§ Brano di lettura:
Valutare le emozioni negli animali selvatici
Un nuovo studio esamina gli indicatori del benessere mentale negli animali selvatici per migliorare le attività di conservazione
[23 Maggio 2023]
Lo studio “Mental Experiences in Wild Animals: Scientifically Validating Measurable Welfare Indicators in Free-Roaming Horses”, pubblicato recentemente su Animals dagli australiani Andrea Harvey e David Mellor, del Centre for Compassionate Conservation dell’University of Technology Sydney, e dai neozelandesi Ngaio Beausoleil e Daniel Ramp dell’Animal Welfare Science and Bioethics Centre della Massey University, è il primo quadro olistico al mondo per la valutazione del benessere mentale e psicologico degli animali selvatici.

(Alcune voci)

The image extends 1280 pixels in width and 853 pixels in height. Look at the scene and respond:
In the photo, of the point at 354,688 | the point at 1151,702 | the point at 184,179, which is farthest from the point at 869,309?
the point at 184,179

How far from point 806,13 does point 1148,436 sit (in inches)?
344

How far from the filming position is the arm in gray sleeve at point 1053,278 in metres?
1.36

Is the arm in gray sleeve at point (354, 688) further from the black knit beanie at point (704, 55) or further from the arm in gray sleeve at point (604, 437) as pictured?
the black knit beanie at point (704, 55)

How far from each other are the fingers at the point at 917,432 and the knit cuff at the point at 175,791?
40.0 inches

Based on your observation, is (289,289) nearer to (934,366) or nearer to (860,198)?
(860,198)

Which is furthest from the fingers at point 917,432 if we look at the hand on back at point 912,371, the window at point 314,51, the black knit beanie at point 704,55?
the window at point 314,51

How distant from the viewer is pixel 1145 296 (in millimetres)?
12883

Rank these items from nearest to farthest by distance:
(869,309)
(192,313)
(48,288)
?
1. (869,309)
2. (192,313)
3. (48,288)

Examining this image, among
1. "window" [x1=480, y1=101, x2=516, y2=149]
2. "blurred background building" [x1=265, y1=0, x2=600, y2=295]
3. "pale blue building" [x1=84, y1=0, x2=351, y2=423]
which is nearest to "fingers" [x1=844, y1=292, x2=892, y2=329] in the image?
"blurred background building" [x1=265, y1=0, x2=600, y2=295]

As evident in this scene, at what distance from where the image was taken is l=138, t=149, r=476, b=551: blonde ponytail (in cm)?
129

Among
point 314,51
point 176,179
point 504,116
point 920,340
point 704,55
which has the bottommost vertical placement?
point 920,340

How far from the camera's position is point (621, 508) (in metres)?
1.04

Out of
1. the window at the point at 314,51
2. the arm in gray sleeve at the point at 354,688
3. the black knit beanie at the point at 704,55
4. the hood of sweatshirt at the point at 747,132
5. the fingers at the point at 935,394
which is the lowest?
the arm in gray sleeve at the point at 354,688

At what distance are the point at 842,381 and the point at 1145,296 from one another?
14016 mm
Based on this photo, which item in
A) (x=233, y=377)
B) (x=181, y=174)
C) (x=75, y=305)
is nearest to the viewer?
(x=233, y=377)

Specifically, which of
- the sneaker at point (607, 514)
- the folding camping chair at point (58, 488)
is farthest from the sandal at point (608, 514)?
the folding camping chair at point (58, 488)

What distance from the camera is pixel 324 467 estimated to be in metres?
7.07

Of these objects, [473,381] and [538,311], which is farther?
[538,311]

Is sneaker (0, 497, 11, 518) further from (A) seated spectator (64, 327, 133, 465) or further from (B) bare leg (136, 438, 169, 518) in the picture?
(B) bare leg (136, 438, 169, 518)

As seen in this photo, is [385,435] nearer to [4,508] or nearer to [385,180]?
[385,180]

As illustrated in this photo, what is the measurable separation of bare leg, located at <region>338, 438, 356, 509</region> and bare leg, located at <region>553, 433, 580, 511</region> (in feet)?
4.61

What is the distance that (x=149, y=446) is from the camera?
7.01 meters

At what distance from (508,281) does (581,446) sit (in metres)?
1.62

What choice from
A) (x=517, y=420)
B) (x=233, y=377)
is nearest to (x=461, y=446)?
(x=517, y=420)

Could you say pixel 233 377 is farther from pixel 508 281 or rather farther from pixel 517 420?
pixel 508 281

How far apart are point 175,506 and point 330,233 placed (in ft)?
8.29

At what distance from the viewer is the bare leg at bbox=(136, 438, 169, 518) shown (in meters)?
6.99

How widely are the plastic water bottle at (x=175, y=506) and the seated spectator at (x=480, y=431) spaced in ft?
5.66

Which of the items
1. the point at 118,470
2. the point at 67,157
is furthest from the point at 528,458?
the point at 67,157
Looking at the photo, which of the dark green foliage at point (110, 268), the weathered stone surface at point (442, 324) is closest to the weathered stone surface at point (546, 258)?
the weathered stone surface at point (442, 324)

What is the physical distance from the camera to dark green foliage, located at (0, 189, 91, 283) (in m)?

§ Requisiti: Riprenda il brano sulle emozioni negli animali selvatici e lo prosegua a partire dall'ultima frase riportata.

§ Risposta scritta:
I ricercatori spiegano che «Il significato dello studio risiede nel suo potenziale di poter rivoluzionare le iniziative di conservazione. Invece di concentrarsi esclusivamente sul numero della popolazione e sul successo riproduttivo, la ricerca esplora la qualità della vita vissuta dagli animali selvatici. Questo cambiamento di prospettiva potrebbe fornire segnali di allerta precoce cruciali sulle sfide che affrontano le specie e sul declino della loro popolazione, portando a strategie di conservazione più efficaci».
La Harvey evidenzia che «Sebbene la ricerca sul benessere degli animali domestici e da allevamento sia stata considerevole, includendo indicatori di stati emotivi come stress, dolore e paura, il mio obiettivo è quello di colmare il gap esaminando le vite individuali, i sentimenti e le esperienze mentali degli animali selvatici. Una più profonda comprensione del benessere delle popolazioni di animali selvatici può non solo migliorare gli sforzi di conservazione, ma anche fornire un’indicazione dello stato dell’ambiente naturale e dei suoi legami riconosciuti con la salute e il benessere umano».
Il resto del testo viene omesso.